Monday, July 26, 2010

The problem with (prescription) drugged driving

Intoxicated means: not having the normal use of mental or physical faculties by reason of the introduction of alcohol, a controlled substance, a drug, a dangerous drug, a combination of two or more of those substances, or any other substance into the body. -- Texas Penal Code Sec. 49.01(2)
According to the DWI statutes in every state in the US, a motorists is presumed intoxicated if he has an alcohol concentration of .08 or higher. But what about motorists arrested for DWI who have prescription medications in their systems?

Under the Texas DWI statute a motorist can be intoxicated by drinking alcohol, ingesting illegal drugs or taking legally prescribed medicines. A breath test will only show the presence, or absence, of alcohol. Only a blood or urine test will detect the presence of any other substances.

A blood test may show that a motorist had marijuana or cocaine in his system -- but that blood test doesn't say when the driver ingested those drugs or whether the amount found in his system was intoxicating. The same holds true with prescription medications. Due to the chemical makeup of prescription drugs, the effects of a medication may be different from person to person. Then there's the synergistic effect of drugs with each other -- it's the reason doctors ask patients if they are taking any other prescription medications before prescribing something.

Many law enforcement agencies have so-called drug recognition experts (formerly known as drug recognition evaluators) who swoop in with a battery of "tests" to determine whether a motorist suspected of DWI was intoxicated by some substance other than alcohol. Their conclusions, however, are generally determined by what the motorist admits to taking. If the motorist admits to smoking pot then driving, the DRE concludes that he was intoxicated by use of marijuana. Gotta love it when it all comes together like that.

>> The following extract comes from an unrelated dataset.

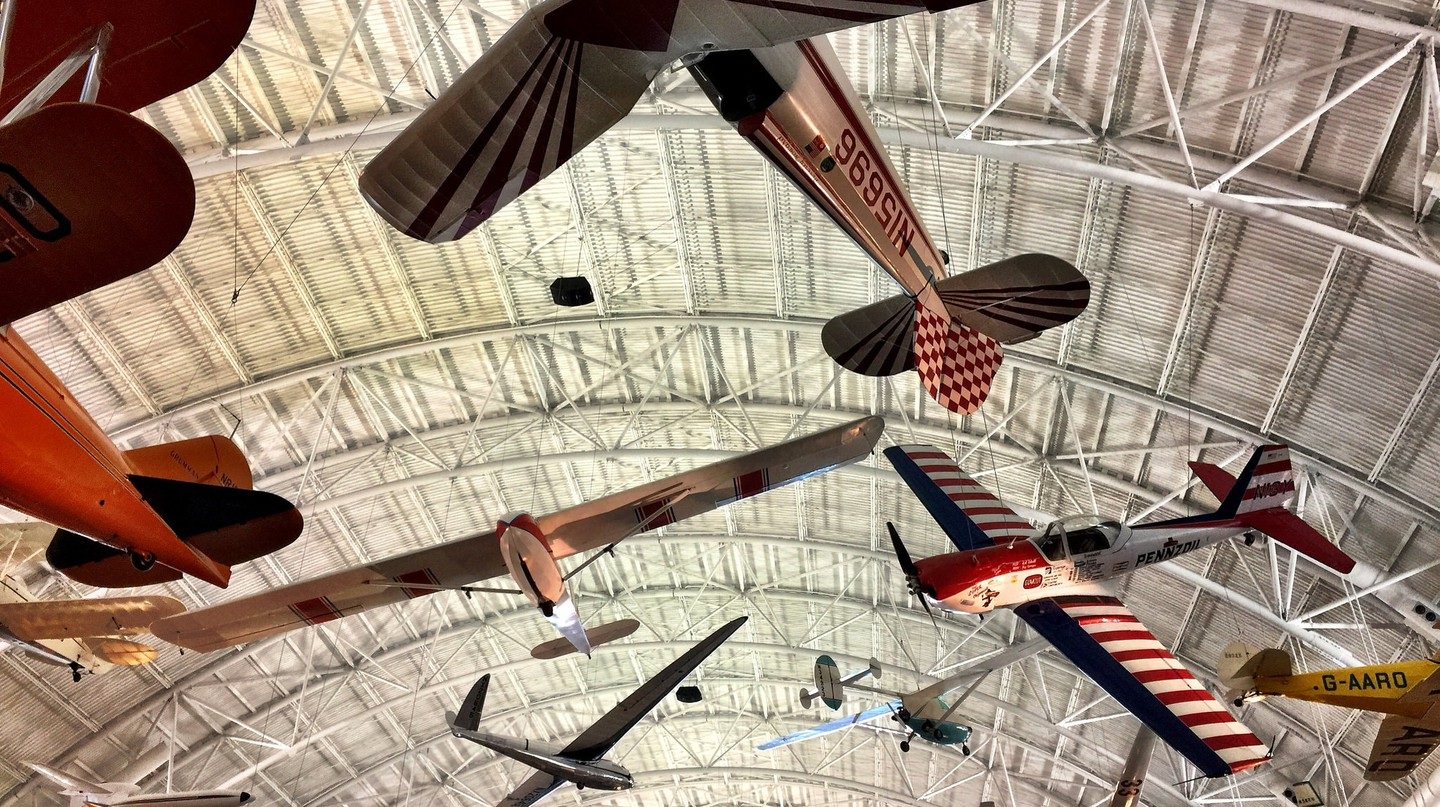 Old planes hang at the hangar of the Udvar-Hazy Center of Smithsonian's Air and Space Museum
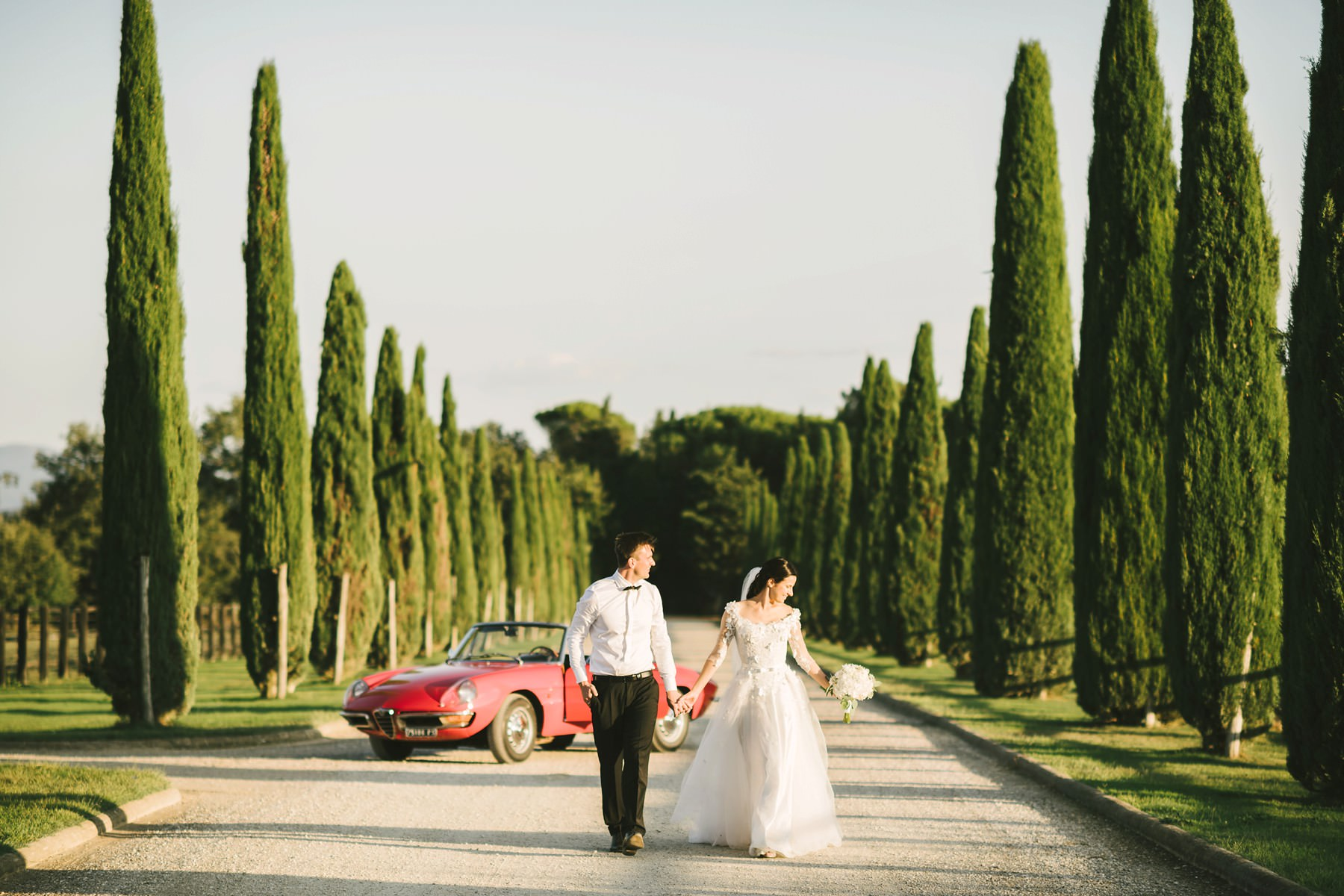 Bride and groom walks in a lovely Tuscan cypress road near Montelucci Country Resort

The question becomes murkier when a motorist has only been taking prescription medications, as noted in this New York Times article. What were the medications? How do the drugs interact with each other? Were there warnings on the bottle about the effects of the drug? What dosage was the motorist taking? Was there alcohol in the driver's system? What about illegal drugs?

Chances are members of the jury panel are taking prescription medications? How would they feel if they thought they could be arrested for driving while intoxicated after taking their medicine?


Jay said...

Notice that the last clause in the intoxication definition is "...or any other substance..."

Could it be that drinking coffee in the morning makes one "..not having the normal use of mental or physical faculties by reason of the introduction of..." the coffee?

Surely, when one rolls out of bed in the morning, one is at the base state for their mental and physical faculties, i.e., normal.

The intake of coffee elevates one's mental and physical faculties; thus 'not normal.' So, wouldn't this meet the strict definition of 'intoxication'?

Houston DWI Attorney Paul B. Kennedy, said...

Thank you for your comment. That last clause could be cause for alarm except for the need to prove causation.

Alessandra said...

Do you ever get clients who, for some bizarre reason, think that if its prescription medication that its ok to take it and drive? I have people all the time who are really surprised and argue with me that since they have a prescription, they can't be intoxicated. I spend a great deal of time explaining that their body reacts to the drugs the same way whether they are illegal or prescribed. Its amazing how many adults can't figure that out for themselves.